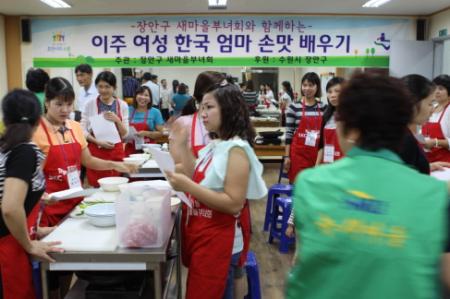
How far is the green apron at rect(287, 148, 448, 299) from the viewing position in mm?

━━━━

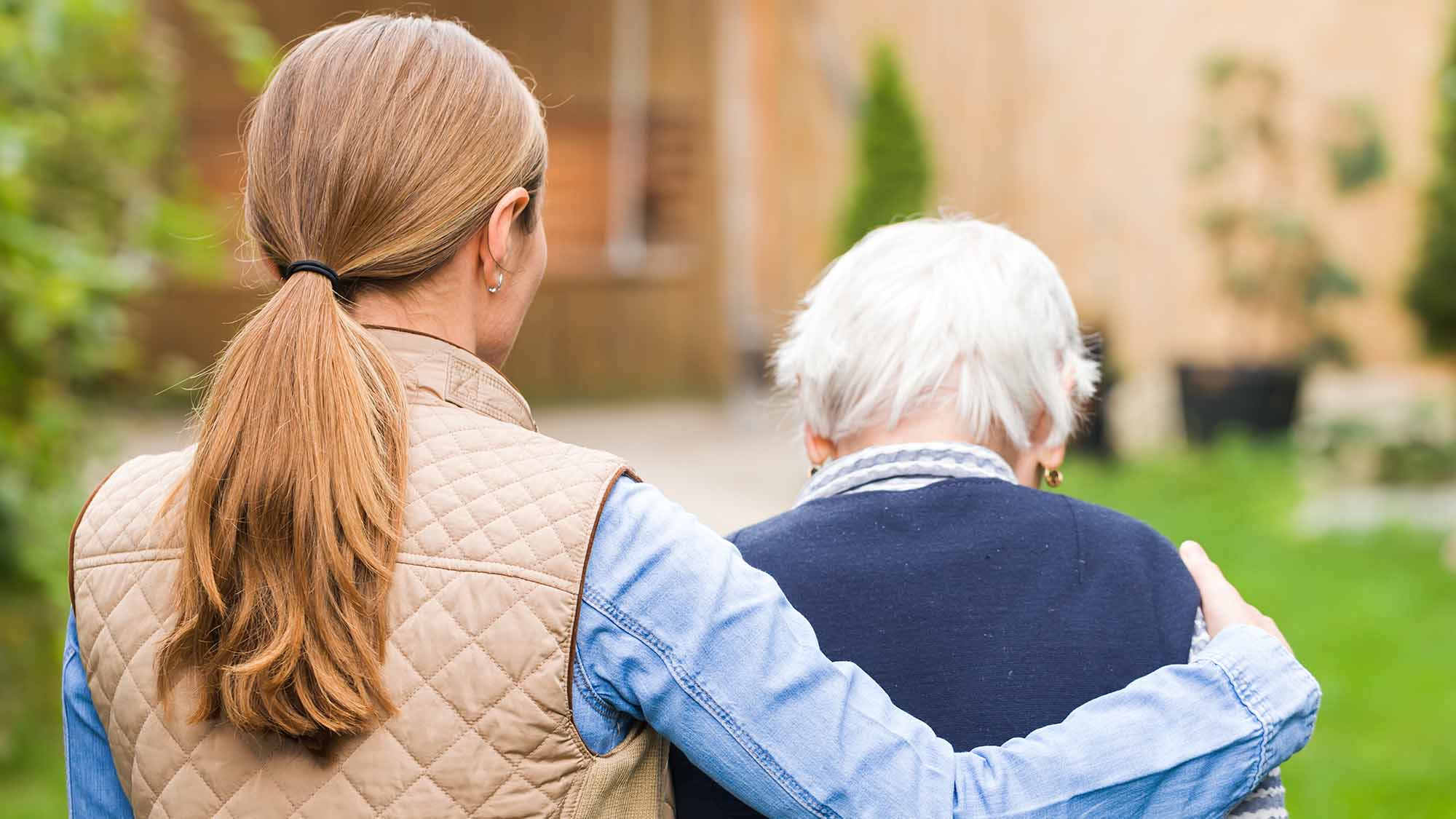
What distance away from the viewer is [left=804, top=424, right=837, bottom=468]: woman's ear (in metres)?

━━━━

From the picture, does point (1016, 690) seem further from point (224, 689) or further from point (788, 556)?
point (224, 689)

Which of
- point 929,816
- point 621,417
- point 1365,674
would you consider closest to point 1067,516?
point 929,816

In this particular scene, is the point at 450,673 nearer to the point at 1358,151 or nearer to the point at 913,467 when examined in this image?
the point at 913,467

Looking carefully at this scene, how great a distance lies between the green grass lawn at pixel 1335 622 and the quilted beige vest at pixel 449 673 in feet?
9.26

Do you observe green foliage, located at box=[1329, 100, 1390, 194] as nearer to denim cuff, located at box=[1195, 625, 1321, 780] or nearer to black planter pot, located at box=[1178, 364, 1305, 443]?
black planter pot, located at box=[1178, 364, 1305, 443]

━━━━

* **Aim**: Which lines in the records contain the word "from"? List each of them in full, treating capital and lowercase letters as different.

* **Task output**:
How far is the green apron at rect(287, 148, 448, 299) from the viewing position in mm?
What distance away from the viewer is [left=804, top=424, right=837, bottom=468]: woman's ear (in metres)?
From the picture, does point (1016, 690) seem further from point (224, 689) or further from point (788, 556)?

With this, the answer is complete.